The way forward on Adequate Minimum Wages
On 28 October 2020, the European Commission presented its proposal for a Directive on “Adequate minimum wages in the European Union” (COM(2020)682 final).
HOTREC fully supports the main objectives of the Directive: improving the adequacy of minimum wage across Europe and the access of workers to minimum wage protection in the EU.
Nevertheless, we deeply regret the instrument chosen by the European Commission as expressed in the two-stage social partner consultation.
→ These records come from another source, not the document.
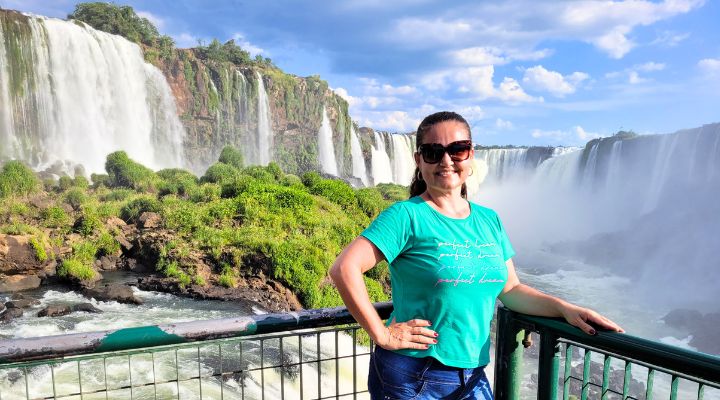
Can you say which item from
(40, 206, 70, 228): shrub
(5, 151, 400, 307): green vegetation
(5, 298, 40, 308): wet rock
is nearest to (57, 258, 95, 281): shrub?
(5, 151, 400, 307): green vegetation

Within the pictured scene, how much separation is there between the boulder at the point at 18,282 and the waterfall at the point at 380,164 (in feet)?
136

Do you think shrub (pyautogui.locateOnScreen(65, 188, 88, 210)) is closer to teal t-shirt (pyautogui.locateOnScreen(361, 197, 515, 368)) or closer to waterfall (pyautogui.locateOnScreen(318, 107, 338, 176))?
teal t-shirt (pyautogui.locateOnScreen(361, 197, 515, 368))

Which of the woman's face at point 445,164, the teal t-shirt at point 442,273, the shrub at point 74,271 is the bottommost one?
the shrub at point 74,271

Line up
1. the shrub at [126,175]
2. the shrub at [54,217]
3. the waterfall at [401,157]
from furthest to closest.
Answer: the waterfall at [401,157] < the shrub at [126,175] < the shrub at [54,217]

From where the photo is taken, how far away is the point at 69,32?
2814 cm

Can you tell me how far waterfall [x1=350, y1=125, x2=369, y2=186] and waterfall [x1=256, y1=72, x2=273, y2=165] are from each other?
36.2 ft

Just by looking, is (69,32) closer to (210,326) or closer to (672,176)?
(210,326)

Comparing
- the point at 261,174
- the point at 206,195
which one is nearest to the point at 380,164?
the point at 261,174

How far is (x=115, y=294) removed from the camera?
542 inches

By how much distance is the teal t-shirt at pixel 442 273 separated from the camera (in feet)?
5.53

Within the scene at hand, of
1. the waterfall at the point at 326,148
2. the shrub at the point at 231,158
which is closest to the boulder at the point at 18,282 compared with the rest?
the shrub at the point at 231,158

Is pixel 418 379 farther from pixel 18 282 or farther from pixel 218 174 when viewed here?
pixel 218 174

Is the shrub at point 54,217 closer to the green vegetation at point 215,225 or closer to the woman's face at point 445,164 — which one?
the green vegetation at point 215,225

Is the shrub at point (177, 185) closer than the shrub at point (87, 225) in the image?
No
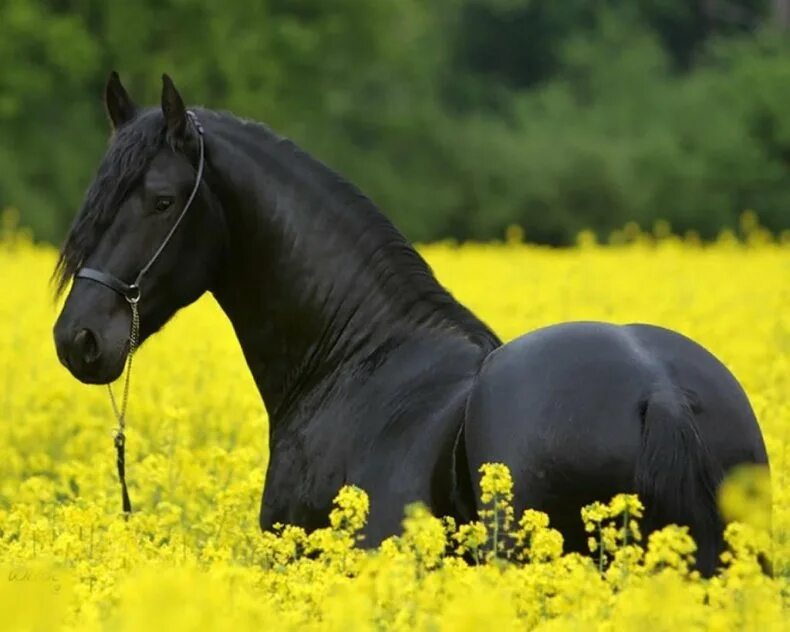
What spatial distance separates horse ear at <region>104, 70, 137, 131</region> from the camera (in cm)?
613

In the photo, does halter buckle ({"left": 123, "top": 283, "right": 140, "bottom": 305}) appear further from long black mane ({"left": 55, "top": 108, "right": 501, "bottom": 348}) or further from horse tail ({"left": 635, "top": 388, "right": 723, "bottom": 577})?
horse tail ({"left": 635, "top": 388, "right": 723, "bottom": 577})

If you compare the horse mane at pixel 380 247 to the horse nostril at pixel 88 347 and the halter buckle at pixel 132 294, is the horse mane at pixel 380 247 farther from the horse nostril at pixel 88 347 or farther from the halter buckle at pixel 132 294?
the horse nostril at pixel 88 347

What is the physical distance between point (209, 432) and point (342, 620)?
6.34m

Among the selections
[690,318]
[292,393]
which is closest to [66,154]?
[690,318]

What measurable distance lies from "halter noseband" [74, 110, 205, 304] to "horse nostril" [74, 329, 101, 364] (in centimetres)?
16

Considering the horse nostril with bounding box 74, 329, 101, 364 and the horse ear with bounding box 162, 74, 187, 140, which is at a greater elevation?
the horse ear with bounding box 162, 74, 187, 140

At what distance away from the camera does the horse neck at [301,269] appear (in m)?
6.08

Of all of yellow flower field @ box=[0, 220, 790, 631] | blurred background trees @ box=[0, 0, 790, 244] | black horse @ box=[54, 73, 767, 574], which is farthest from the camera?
blurred background trees @ box=[0, 0, 790, 244]

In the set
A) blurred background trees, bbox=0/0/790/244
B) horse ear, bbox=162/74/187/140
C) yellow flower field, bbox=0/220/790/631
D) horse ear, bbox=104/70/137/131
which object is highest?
blurred background trees, bbox=0/0/790/244

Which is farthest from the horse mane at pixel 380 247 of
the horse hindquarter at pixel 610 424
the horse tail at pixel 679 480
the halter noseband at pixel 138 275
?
the horse tail at pixel 679 480

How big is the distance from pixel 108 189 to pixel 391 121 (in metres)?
33.5

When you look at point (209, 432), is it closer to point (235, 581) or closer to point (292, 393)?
point (292, 393)

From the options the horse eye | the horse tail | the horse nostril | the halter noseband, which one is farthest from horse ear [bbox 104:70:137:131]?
the horse tail

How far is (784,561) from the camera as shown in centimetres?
613
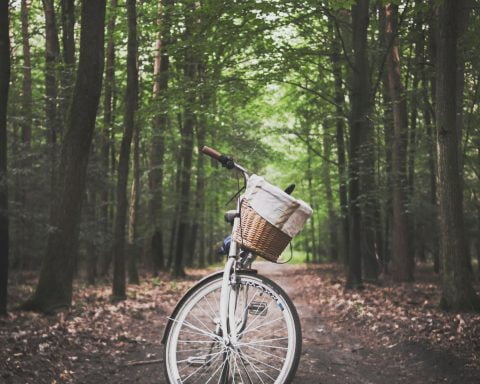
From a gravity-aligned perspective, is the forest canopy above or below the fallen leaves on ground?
above

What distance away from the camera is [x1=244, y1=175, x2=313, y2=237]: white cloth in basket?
3.64 m

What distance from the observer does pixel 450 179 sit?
25.7 ft

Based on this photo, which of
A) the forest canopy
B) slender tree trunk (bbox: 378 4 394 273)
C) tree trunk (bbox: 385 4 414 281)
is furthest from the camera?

A Council Recommendation would have been the correct instrument to put forward – it is to note that several Member States requested a written opinion from the Council Legal Service to analyse the appropriateness of the legal basis chosen by the European Commission (artt. 153/1 and 153/2 TFEU).
We encourage the continuation of well-established collective bargaining on minimum wage settings, as long as different economic and social factors are taken into account (e.g. taxation, career and training opportunities, social benefits). We also support a stronger involvement of social partners in setting statutory minimum wages – under the condition that social partners agree and in full respect of national competences. Finally, established statutory minimum wages also need to be respected.
HOTREC is of the opinion that national and EU skills policies should be developed to allow better productivity of low-skilled workers. This will then originate better incomes for those workers. At the same time, different forms of work should as well be promoted by the EU – this will motivate workers to hire more. And it will improve work-life balance; support career choices; foster social inclusion; enable personal choices.
Moreover, international indicators (such as 60% of gross median wage and 50% of the gross average wage) should be deleted from the text, as they don’t take into account political, economic, social or national traditions of the different countries and might increase the pay gap between countries.
HOTREC also believes that the European Semester process should be used to develop effective structural reforms, boost investment strategies and encourage responsible fiscal policies
If all these strategies will be in place, we are of the opinion that poverty will be tackled and good living conditions across Europe will be safeguarded.